Exercise task: Rewrite every line of the records below as a Markdown table with two columns, Row and Line. Put the row number in Row and the line itself in Line, and leave out any blank lines.

Data:
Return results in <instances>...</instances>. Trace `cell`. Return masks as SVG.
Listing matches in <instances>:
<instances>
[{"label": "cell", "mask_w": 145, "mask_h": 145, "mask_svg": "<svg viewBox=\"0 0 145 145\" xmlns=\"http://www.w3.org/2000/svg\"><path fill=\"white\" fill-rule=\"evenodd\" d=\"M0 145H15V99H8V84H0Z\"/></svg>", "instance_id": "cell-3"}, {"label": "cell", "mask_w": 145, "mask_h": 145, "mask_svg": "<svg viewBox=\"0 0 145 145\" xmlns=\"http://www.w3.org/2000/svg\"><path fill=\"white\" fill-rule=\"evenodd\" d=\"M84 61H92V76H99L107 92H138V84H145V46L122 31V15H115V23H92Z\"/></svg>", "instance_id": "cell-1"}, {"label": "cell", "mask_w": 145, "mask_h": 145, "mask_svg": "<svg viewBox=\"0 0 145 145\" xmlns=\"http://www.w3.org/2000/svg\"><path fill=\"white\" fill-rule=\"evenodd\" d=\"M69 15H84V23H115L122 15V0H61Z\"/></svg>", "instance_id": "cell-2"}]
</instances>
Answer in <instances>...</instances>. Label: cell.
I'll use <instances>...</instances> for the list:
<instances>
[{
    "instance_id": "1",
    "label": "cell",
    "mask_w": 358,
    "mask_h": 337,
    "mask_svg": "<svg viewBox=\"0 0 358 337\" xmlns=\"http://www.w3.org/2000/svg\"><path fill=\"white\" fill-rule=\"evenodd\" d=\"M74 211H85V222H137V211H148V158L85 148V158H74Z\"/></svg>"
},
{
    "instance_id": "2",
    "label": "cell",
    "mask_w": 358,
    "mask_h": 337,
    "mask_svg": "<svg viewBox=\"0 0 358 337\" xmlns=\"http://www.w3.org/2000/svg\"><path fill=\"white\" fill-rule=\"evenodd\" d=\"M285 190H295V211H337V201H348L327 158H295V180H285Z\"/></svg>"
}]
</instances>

Written solution:
| Row | Line |
|---|---|
| 1 | Return results in <instances>...</instances>. Trace `cell`. Return masks as SVG. |
| 2 | Listing matches in <instances>: |
| 3 | <instances> |
| 4 | [{"label": "cell", "mask_w": 145, "mask_h": 145, "mask_svg": "<svg viewBox=\"0 0 145 145\" xmlns=\"http://www.w3.org/2000/svg\"><path fill=\"white\" fill-rule=\"evenodd\" d=\"M0 145H15V99H8V84H0Z\"/></svg>", "instance_id": "cell-3"}, {"label": "cell", "mask_w": 145, "mask_h": 145, "mask_svg": "<svg viewBox=\"0 0 145 145\" xmlns=\"http://www.w3.org/2000/svg\"><path fill=\"white\" fill-rule=\"evenodd\" d=\"M84 61H92V76H99L107 92H138V84H145V46L122 31V15H115V23H92Z\"/></svg>", "instance_id": "cell-1"}, {"label": "cell", "mask_w": 145, "mask_h": 145, "mask_svg": "<svg viewBox=\"0 0 145 145\" xmlns=\"http://www.w3.org/2000/svg\"><path fill=\"white\" fill-rule=\"evenodd\" d=\"M69 15H84V23H115L122 15V0H61Z\"/></svg>", "instance_id": "cell-2"}] |
| 5 | </instances> |
| 6 | Answer in <instances>...</instances>. Label: cell. |
| 7 | I'll use <instances>...</instances> for the list: |
| 8 | <instances> |
| 9 | [{ |
| 10 |     "instance_id": "1", |
| 11 |     "label": "cell", |
| 12 |     "mask_w": 358, |
| 13 |     "mask_h": 337, |
| 14 |     "mask_svg": "<svg viewBox=\"0 0 358 337\" xmlns=\"http://www.w3.org/2000/svg\"><path fill=\"white\" fill-rule=\"evenodd\" d=\"M74 211H85V222H137V211H148V158L85 148V158H74Z\"/></svg>" |
| 15 | }, |
| 16 | { |
| 17 |     "instance_id": "2", |
| 18 |     "label": "cell", |
| 19 |     "mask_w": 358, |
| 20 |     "mask_h": 337, |
| 21 |     "mask_svg": "<svg viewBox=\"0 0 358 337\" xmlns=\"http://www.w3.org/2000/svg\"><path fill=\"white\" fill-rule=\"evenodd\" d=\"M285 190H295V211H337V201H348L327 158H295V180H285Z\"/></svg>" |
| 22 | }] |
| 23 | </instances> |